Mr. Haggerty: That is a great question… Honestly it is urgency. There are things that are happening tonight and need to get done. And there is medium urgency and low urgency. I’ll give you an example for today. Low urgency would be filling some holes in the spring schedule. It needs to get done sometime in the next three months so it is low urgency. What is happening tonight, Freshman and JV Football, is top priority. Making sure that everything is in place…It is dotting our “I’s”crossing our “T’s”. A day never happens the way you plan it. I can have six things that I am hoping to get done and I am lucky if I only get two done. You always get derailed in some way. I can’t explain it but it just happens every day.

 

Caleb: What do you think the biggest Challenge facing our athletic department is right now?

Mr. Haggerty: Finances will continue to be a challenge. Three years ago I was asked to cut $60,000 from the budget and that wasn’t easy because we are lean already. When you are not extravagant and you are asked to cut $60,000 it is tough to do. So finances are a struggle.

 

Caleb: When $60,000 is cut from your budget how do you decide which projects get the money to be completed and which ones will stay on the to-do-list?

Mr. Haggerty: Top priority is always to not cut programs if possible. Now in the case of cutting the $60,000 we had to cut the B-Teams at the middle school because that was the only way to make a significant cut. I didn’t want to do it but we had to.

 

Caleb: Do you see any more cuts coming in the future and how would you handle them when faced with more cuts?

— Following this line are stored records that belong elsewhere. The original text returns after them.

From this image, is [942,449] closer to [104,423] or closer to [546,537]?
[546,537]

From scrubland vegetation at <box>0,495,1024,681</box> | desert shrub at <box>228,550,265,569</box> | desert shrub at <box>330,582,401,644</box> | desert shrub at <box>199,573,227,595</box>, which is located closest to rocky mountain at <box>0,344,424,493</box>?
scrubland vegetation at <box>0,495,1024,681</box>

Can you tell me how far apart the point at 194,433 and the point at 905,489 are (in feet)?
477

Mr. Haggerty: I don’t see the necessity to cut anything in the near future. If we do see more cuts one thing you might see is if we have  JV and  Freshman teams you might see us cut the freshman teams. Maybe that has to become one combined Freshman team. There is no talk of any more cuts but if there would be any that would be a way we could handle them.

 

Caleb: Muskegon Heights had their first two home games altered because of a string of violence and shootings in the area. One team moved the game to their field but another team canceled the game altogether. How would you handle this if Hamilton had a Varsity Football game in Muskegon Heights?

Mr. Haggerty: We are not going to go somewhere that I feel is unsafe. Plain and simple.

 

Caleb: People say if you aren’t moving forward you are moving back. How is the athletic department continuing to move forward?

(Mr. Spotts walks in)

Mr. Haggerty: Because we still have Coach Spotts…

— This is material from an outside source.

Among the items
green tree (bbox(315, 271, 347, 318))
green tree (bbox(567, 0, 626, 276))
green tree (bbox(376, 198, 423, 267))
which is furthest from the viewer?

Mr. Spotts: Can I answer that question for him? In the day where budgets are getting cut, for us to maintain all that we have had through all those years, with all those cuts, it is actually moving forward. We are constantly working with our coaches through training and observations to make them better coaches.

Mr. Haggerty: It is amazing, as we looked at the budget, what we have maintained with the same budget for years.

 

Caleb: How do you handle absences by athletes on our teams?

Mr. Haggerty: I don’t… That is under the control of each coach. What they consider an excused absence and what they consider an unexcused absence is up to them. That isn’t on me. I will say this though: my feeling is that participation in athletics is purely a privilege. Some people have lost that privilege in the past by not being a good representative of their team, their school, and their community.